> [Text passage]:

━━━━━━

Originally published: Wednesday, 1st September, 2010

The city's only cinema is set to become one of the few regional movie houses in Australia to be able to show 3D digital productions.

A new silver screen and 3D equipment is currently being installed at the local cinema and there are hopes that 3D movies will be shown on Friday.
The cinema is also in the process of installing a digital projector that will play 2D and 3D movies.
Silver City Cinema's John Wren said the film industry was changing to digital and the local changeover would keep the city up with the times.
"Digital is coming to Broken Hill in December and television sets have to change over (to digital) ... in the film industry it's already started and this time next year any theatres not on digital may as well close the doors," Mr Wren said.
"There was no other option but to organise with the distributors and go digital," he said.
"In time small theatres will close because they can't afford to go digital."
Mr Wren said that it was time to move ahead.
"This time next year, we would be too late," he said.
He said the new screen and digital equipment was well worth the effort and would provide another outlet of entertainment for locals.
"It's amazing isn't it," Mr Wren said.
Associated Sound Newcastle's Technical Manager, Barry Parsons, said the company was installing a new plastic silver screen with polarisation for 3D screenings.
"The boys are working hard putting it all up," Mr Parsons said.
"There will be a new NEC digital projector with a Dolby server and a Master Image 3D system," he said.
"It is the latest in cinema equipment."
Mr Parsons said only three cinemas in the western area had made the switch to screen 3D movies.
Mr Wren said the changeover meant it would be easier to get films and easier for the film companies, and a lot cheaper to provide films to the exhibitors more quickly.
The first screening of a 3D movie will be on Friday and the Silver City Cinema is offering an introductory price of $13.50 per person, plus a $2 fee for the reuseable 3D glasses.

━━━━━━

> [Exercise set]:
1. Reproduce the cinema article, everything from "Mr Wren said that" down to "screen 3D movies.", substituting "media server" for "Dolby server".
2. Using the cinema article, decide whether each statement is true. Answer yes or no for each, and quote the words that settle it.
(a) The first 3D movie at the cinema will be screened on Friday.
(b) The introductory price includes the 3D glasses at no extra charge.
(c) Five cinemas in the western area had switched to screening 3D movies.
3. List every piece of equipment that Mr Parsons names as part of the installation in the cinema article.
The rows aren't needed for this work.

━━━━━━

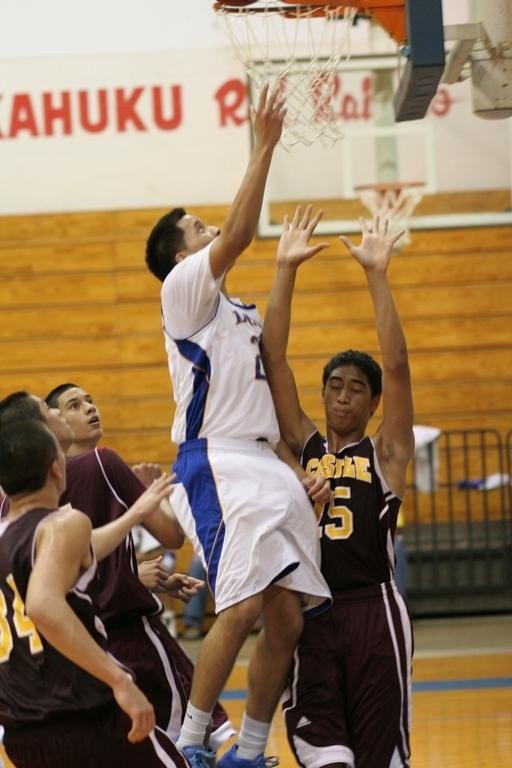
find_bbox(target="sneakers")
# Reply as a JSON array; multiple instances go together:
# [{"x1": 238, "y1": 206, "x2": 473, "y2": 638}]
[
  {"x1": 215, "y1": 743, "x2": 279, "y2": 768},
  {"x1": 179, "y1": 745, "x2": 215, "y2": 768}
]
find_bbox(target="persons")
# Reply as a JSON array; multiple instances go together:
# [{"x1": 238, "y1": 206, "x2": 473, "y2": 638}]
[
  {"x1": 260, "y1": 204, "x2": 414, "y2": 768},
  {"x1": 145, "y1": 80, "x2": 334, "y2": 768},
  {"x1": 0, "y1": 383, "x2": 233, "y2": 768}
]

━━━━━━

> [Results for the exercise]:
1.
Mr Wren said that it was time to move ahead.
"This time next year, we would be too late," he said.
He said the new screen and digital equipment was well worth the effort and would provide another outlet of entertainment for locals.
"It's amazing isn't it," Mr Wren said.
Associated Sound Newcastle's Technical Manager, Barry Parsons, said the company was installing a new plastic silver screen with polarisation for 3D screenings.
"The boys are working hard putting it all up," Mr Parsons said.
"There will be a new NEC digital projector with a media server and a Master Image 3D system," he said.
"It is the latest in cinema equipment."
Mr Parsons said only three cinemas in the western area had made the switch to screen 3D movies.

2.
(a) Yes: "The first screening of a 3D movie will be on Friday"
(b) No: "plus a $2 fee for the reuseable 3D glasses"
(c) No: "only three cinemas in the western area had made the switch to screen 3D movies"

3.
a new plastic silver screen with polarisation
a new NEC digital projector
a Dolby server
a Master Image 3D system